──────── DOCUMENT EXTRACT

Name: Jonathan Pratt
Title: Problem-based Learning in Higher Education STEM courses in disparate nations.
Introduction:
It is commonly accepted that learners flourish in an active, engaging environment. All else equal, an authentic learning situation, approximating the actual goal task, is normally superior to a simply declarative or route learning process, in terms of both learner engagement and expected learning outcomes. Problem-based Learning is a 1950s innovation towards a more learner-centric model of instructional design, originally developed to give students authentic tasks, with the assumption that they should be as close to real-world situations as possible, including the fact that the tasks could initially be ill-defined. To examine the relationship between active learning and Problem-Based Learning, and concurrent quality of outcomes, two case studies are presented here.
Overview of the case(s):
Ting et al (2019) examine the question of active learning as an outcome in PBL very directly, while addressing performance increase as a natural result of increased active learning. They do this with a calculus class at a Hong Kong University. They course typically has low-levels of learner engagement in a traditional, lecture-based environment. Through PBL and gamification, they increase engagement and thus improve learner outcomes. Indeed, the way Ting et al operationalized learner activity, as time spent in active learning and with active engagement, one might think it would be hard for student outcomes to not improve if those factors increased. Though they used objective metrics for assessment of learning (concept inventories and exam scores), Ting et al’s measurement of the engagement and activity factors hinged on student self-assessment.
Meanwhile Yadav et al (2011) criticize studies of PBL for focusing largely on student surveys and self assessments. So, instead they focus on objective performance measures, to some degree in opposition to students’ self-reporting as to how well they had learned. Yadav et al measure increased learning outcomes when using Problem-based methods of instruction compared to non-Problem-based Instruction (via pre-post class quantitative assessment devices, with Problem-based and non-Problem-based instruction groups compared). Yadav et al paradoxically found students contra-factually believed they learned more from non-Problem-based Learning activities than from the problem-based activities.
Solutions Implemented:
The originating problem underlying Ting et al’s study is easily defined:
“Despite extensive evidence-based research on the benefits of active learning strategies on student achievement […] a large number of STEM instructors in Hong Kong do not put these strategies into practice due to lack of incentives and support from their tertiary institutions.” (2019)
They go on to describe a “competitive, exam-oriented” education culture dominated by lectures and expository teaching placing undue emphasis on abstract and declarative knowledge. Not surprisingly, Hong-Kongese students tend to find courses tedious, boring, and irrelevant. Thus lack of attention, passivity, and “off-task” behaviors are common in the nation’s classrooms in general. This problem does not stop at middle and high school, but persists into the University level (2019).
Ting et al approach the problem of active learning through both Problem-based Learning and Gamification. This is in contrast to the norm within Hong Kong, where students are taught using long-standing bias towards passive learning and teaching, by teachers who mostly learned using those methods themselves. The problems with passive learning approaches such as lectures and testing are general student boredom and lack of involvement (Ting et al, 2019).

────────────────
──────── RECORD LIST

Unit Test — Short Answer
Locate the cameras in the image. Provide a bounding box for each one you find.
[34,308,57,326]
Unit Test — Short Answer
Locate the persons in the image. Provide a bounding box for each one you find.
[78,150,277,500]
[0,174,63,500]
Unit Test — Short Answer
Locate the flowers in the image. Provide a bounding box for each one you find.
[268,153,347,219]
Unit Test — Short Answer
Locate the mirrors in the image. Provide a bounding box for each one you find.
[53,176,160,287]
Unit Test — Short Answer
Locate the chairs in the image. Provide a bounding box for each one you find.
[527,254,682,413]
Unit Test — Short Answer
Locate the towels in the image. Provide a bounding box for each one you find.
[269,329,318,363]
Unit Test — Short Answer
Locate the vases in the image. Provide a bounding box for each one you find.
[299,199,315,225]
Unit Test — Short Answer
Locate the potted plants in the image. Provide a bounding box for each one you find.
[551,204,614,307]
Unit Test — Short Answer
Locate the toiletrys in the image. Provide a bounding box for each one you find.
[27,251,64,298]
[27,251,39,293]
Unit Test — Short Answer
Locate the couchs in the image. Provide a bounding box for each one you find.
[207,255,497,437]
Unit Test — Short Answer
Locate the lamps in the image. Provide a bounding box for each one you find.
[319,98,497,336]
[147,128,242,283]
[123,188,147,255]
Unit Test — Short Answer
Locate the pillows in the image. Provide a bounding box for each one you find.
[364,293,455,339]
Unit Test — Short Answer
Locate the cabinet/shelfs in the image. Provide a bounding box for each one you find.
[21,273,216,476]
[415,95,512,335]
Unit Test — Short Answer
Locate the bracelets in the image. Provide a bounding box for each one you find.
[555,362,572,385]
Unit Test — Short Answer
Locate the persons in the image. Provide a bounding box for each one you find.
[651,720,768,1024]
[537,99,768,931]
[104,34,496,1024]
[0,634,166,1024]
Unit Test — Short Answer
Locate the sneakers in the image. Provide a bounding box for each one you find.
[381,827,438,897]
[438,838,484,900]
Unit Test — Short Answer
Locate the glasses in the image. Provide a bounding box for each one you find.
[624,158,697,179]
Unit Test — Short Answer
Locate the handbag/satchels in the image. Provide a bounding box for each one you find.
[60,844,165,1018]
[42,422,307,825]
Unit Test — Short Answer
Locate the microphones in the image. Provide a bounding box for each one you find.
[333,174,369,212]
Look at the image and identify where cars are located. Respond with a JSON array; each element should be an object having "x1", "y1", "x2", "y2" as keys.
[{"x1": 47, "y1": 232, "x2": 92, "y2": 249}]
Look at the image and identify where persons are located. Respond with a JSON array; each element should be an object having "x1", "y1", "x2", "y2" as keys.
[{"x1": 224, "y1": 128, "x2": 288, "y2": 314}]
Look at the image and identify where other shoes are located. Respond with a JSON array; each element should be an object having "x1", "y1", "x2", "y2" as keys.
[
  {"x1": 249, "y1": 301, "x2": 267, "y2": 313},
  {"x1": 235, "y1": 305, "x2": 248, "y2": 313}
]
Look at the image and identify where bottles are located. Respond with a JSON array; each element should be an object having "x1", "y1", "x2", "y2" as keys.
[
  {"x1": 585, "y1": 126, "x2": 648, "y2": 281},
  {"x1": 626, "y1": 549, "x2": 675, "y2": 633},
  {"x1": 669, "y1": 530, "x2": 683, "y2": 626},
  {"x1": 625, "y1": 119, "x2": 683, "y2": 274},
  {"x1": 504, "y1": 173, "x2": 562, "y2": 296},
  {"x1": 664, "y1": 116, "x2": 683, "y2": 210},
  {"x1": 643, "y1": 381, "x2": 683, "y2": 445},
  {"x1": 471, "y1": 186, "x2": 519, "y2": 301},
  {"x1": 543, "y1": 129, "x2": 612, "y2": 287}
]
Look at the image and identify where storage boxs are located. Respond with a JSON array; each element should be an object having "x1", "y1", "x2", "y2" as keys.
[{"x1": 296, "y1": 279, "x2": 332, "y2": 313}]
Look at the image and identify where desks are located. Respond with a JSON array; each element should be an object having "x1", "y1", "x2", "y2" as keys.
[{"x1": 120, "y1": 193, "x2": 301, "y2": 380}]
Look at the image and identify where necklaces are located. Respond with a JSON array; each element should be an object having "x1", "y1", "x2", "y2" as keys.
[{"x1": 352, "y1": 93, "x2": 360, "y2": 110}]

────────────────

WORK INSTRUCTIONS:
1) Answer these questions about the problem-based learning essay:
(a) In what decade was Problem-based Learning developed?
(b) Which class did Ting et al use in their study at a Hong Kong university?
(c) According to Yadav et al, which kind of activity did students believe they learned more from?
2) Extract the passage of the problem-based learning essay between "Overview of the" and "on student self-assessment.", inclusive.
3) Continue the problem-based learning essay from the point where it stops.

IN RESPONSE:
1)
(a) The 1950s.
(b) A calculus class.
(c) Non-Problem-based Learning activities.

2)
Overview of the case(s):
Ting et al (2019) examine the question of active learning as an outcome in PBL very directly, while addressing performance increase as a natural result of increased active learning. They do this with a calculus class at a Hong Kong University. They course typically has low-levels of learner engagement in a traditional, lecture-based environment. Through PBL and gamification, they increase engagement and thus improve learner outcomes. Indeed, the way Ting et al operationalized learner activity, as time spent in active learning and with active engagement, one might think it would be hard for student outcomes to not improve if those factors increased. Though they used objective metrics for assessment of learning (concept inventories and exam scores), Ting et al’s measurement of the engagement and activity factors hinged on student self-assessment.

3)
One thing we can say about Ting et al, is they do not hold back their use of tools to increase engagement. They combine a collaborative and game-based environment with Problem-based learning and succeed in increasing classroom engagement. The main criticism I can see of this case as an example might be that the variables are getting confused in deploying so many tools at once, even if that deployment is successful. Which is where Yadav et al become useful contributors here.
Yadav et al take a slightly different approach, though still in post secondary STEM education, by focusing almost entirely on objective learning outcomes. Because the teaching in engineering during their time was commonly through traditional lectures, declarative testing, and somewhat inauthentic processes which are meant to be combined later to create a knowledge of the target learning, some of the same problems of student disengagement noted by Ting et al might implicitly be present in Yadav et al’s classes as well. Indeed, Yadav et al said they are motivated by the trend, contemporary to that time, of creating more engaging and authentic learning. Their environment is thus more friendly to Problem-based learning or innovation in general than the rigid environment that Ting et al describe in their paper. But Yadav et al still get similar results in terms of better learning outcomes, and they do it solely based on the use of Problem-based Learning, without the other variables present in Ting et al’s 2019 study.
As I said earlier, the most interesting facet of Yadav et al’s paper for comparison to Ting et al is that student’s do not rate their learning in Problem-based classes higher than the traditional classes. In fact, some of Yadav et al’s subjects seem to prefer the traditional classes, at least as presented by their instructors, and they find the Problem-based Learning too nebulous. Nonetheless, the Problem-based Learning produces better results as measured quantitatively and objectively (Yadav et al, 2011).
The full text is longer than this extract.